- **EXERCISE 1**: In the decimal-type patch message below, what range must both precision and scale of decimals fall within?
- **EXERCISE 2**: Pick up the decimal-type patch message below where it stops and continue writing it.

- **EXTRACT**:
○ ○ ○ ○
[PATCH v3 2/4] lib/core: introduce decimal type to tarantool

Vladimir Davydov vdavydov.dev at gmail.com
Wed Jun 5 15:19:29 MSK 2019


On Tue, Jun 04, 2019 at 07:04:17PM +0300, Serge Petrenko wrote:
> Add fixed-point decimal type to tarantool core.
> Adapt decNumber floating-point decimal library for the purpose, write a
> small wrapper and add unit tests.
> 
> A new decimal type is an alias for decNumber numbers from the decNumber
> library.
> Arithmetic operations (+, -, *, /) and some mathematic functions
> (ln, log10, exp, pow, sqrt) are available.
> 
> We introduce a single context for all the arithmetic operations
> on decimals, which enforces both number precision and scale to be
> in range [0, 38].
> 
> Every mathematic function has precision as one of its parameters, and
> the results are rounded to fit the desired precision.
○ ○ ○ ○
- **SUPPLIED MATERIAL**:
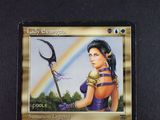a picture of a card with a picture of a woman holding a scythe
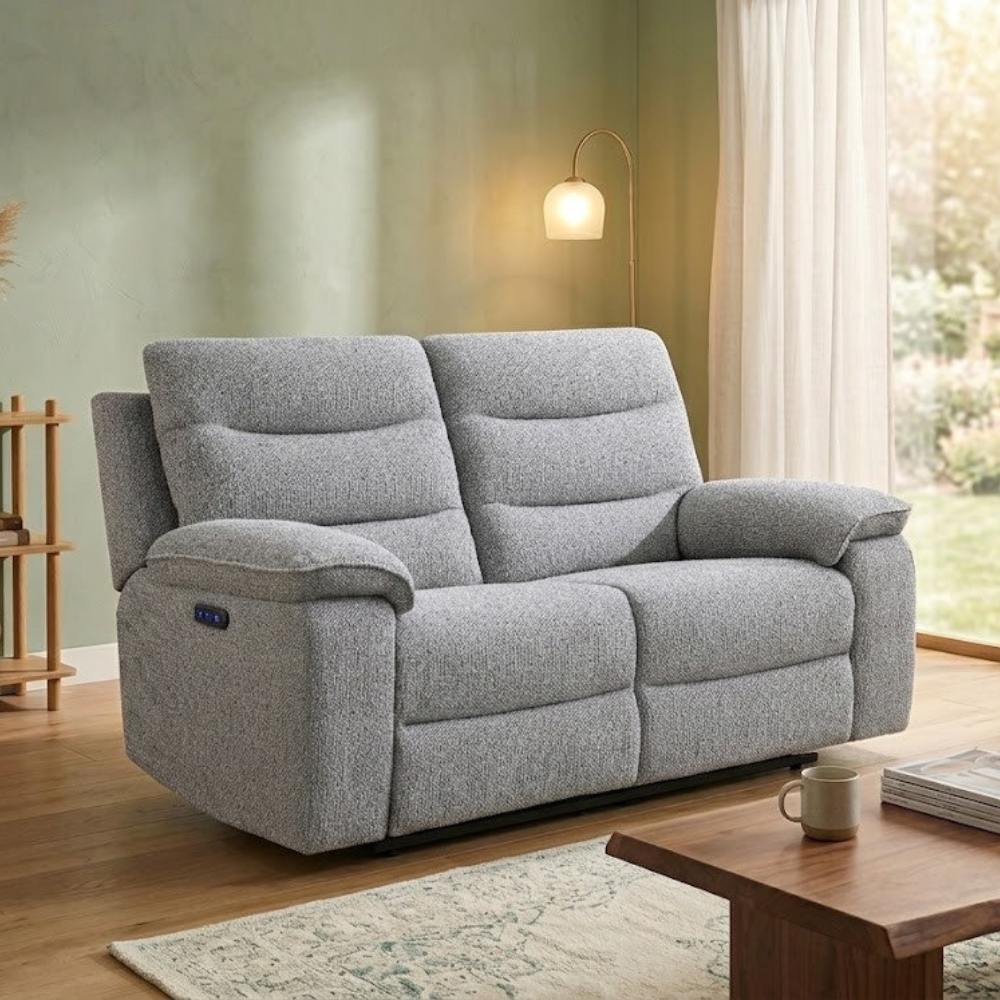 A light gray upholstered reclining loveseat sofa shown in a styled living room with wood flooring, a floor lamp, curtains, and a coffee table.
○ ○ ○ ○
- **WRITTEN ANSWER 1**: The range [0, 38].

- **WRITTEN ANSWER 2**:
> 
> Part of #692

Are NaN and inf supported? I assume not. Please mention it in
the commit log.

> diff --git a/src/lib/core/decimal.c b/src/lib/core/decimal.c
> new file mode 100644
> index 000000000..12250da95
> --- /dev/null
> +++ b/src/lib/core/decimal.c
> @@ -0,0 +1,293 @@

> +#include "decimal.h"
> +#include "third_party/decNumber/decContext.h"
> +#include <stdlib.h>

Do you really need stdlib.h? Isn't stddef.h enough?

Also, you use intN_t hence you should include stdint.h.
I'm not sure you really need to use fixed size ints in
this module though.

> +#include <assert.h>
> +
> +#define MAX(a, b) ((a) > (b) ? (a) : (b))
> +#define MIN(a, b) ((a) > (b) ? (b) : (a))

Why not include trivial/util.h instead?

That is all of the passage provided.